The following tribute to Adrian, together with this image of father and son, was posted by Damian Callinan on Facebook over the weekend.

The last drizzles of colour cascaded from mid-air only to disappear in less impressive drifts of smoke. Horns from boats on the harbour and distant cheers replaced the cacophony of the pyrotechnics and we were able to resume our phone conversation. The sulphurous hangover lingered as I stood on the balcony and detailed the magic of my night thus far.

He hung off my every word in much the way I had done when he read to me of a night in my childhood bed. I loved the longer narratives of Arthur Conan Doyle and the word plays of Bennet Cerf, but it was the magical worlds of faeries conjured by WB Yeats and the canny lasses of Robby Burns that made me sit up and clutch my spare pillow.
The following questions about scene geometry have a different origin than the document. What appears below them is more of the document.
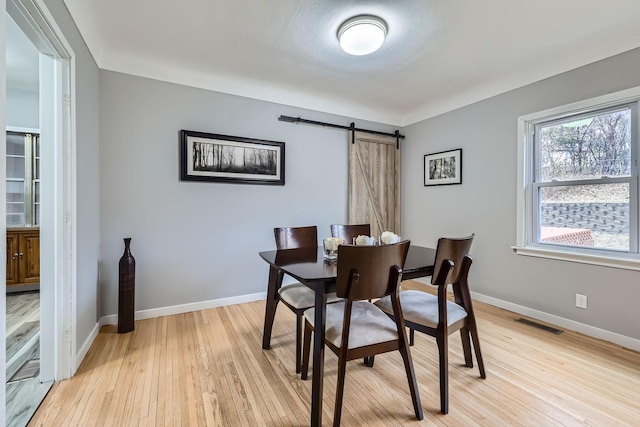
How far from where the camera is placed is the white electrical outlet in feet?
8.05

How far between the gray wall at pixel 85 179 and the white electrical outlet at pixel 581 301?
3.95m

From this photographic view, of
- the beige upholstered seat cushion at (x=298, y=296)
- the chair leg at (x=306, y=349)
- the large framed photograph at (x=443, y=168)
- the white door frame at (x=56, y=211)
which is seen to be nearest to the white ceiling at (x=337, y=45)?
the white door frame at (x=56, y=211)

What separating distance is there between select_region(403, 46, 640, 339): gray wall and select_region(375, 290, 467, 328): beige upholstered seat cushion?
5.05ft

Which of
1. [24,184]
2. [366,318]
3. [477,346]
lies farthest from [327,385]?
[24,184]

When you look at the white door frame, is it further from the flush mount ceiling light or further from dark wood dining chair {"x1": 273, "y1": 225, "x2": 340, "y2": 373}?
the flush mount ceiling light

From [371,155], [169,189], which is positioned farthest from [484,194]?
[169,189]

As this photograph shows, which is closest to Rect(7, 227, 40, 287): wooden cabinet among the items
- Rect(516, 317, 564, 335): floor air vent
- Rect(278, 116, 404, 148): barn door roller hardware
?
Rect(278, 116, 404, 148): barn door roller hardware

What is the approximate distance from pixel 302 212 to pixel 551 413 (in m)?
2.69

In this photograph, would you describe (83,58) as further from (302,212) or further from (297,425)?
(297,425)

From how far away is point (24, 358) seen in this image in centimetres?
200

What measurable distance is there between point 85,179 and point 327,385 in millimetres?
2265

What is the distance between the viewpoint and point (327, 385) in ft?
5.77

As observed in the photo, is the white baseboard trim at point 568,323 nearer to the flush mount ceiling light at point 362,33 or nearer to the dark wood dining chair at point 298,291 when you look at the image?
the dark wood dining chair at point 298,291

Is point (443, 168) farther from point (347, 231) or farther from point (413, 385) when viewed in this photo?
point (413, 385)
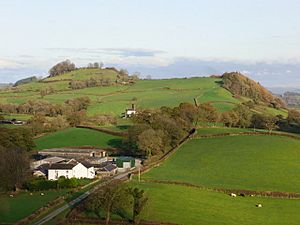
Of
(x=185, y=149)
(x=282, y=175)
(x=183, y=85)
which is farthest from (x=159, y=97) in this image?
(x=282, y=175)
The accents and oratorial poise he summoned, seemed to take me directly to fog shrouded isles and moonlit corn rows. I loved those nights.

But on this night the roles were reversed. The noise and clatter of a Sydney New Year’s Eve faded in the background as I spoke to him on the balcony of the Opera House amidst the revellers whose post operatic party we had crashed. Still in the glow of a preview performance of ‘The Complete Works of Shakespeare' in the Playhouse, the English Lit teacher in him swooned at descriptions of analysing the Bard's text in rehearsal; the Actor in him delighted in hearing tales of my improvisations during the constructed mayhem of the piece and the Father in him swelled with pride.

It remains one of the most profoundly happy conversations of my life.

He gushed with envy and I told him how his passion for literature and theatre had fundamentally shaped who I am. His last words on that night were . . . ‘I am so proud of you’’.

A couple of nights ago, in a lucid moment amidst fits of delirium, I held both of his hands and his eyes locked onto mine and he said it again. They were his last words to me …

‘Farewell Adrian, if we do meet again, why we shall smile: if not, then this parting was well made'.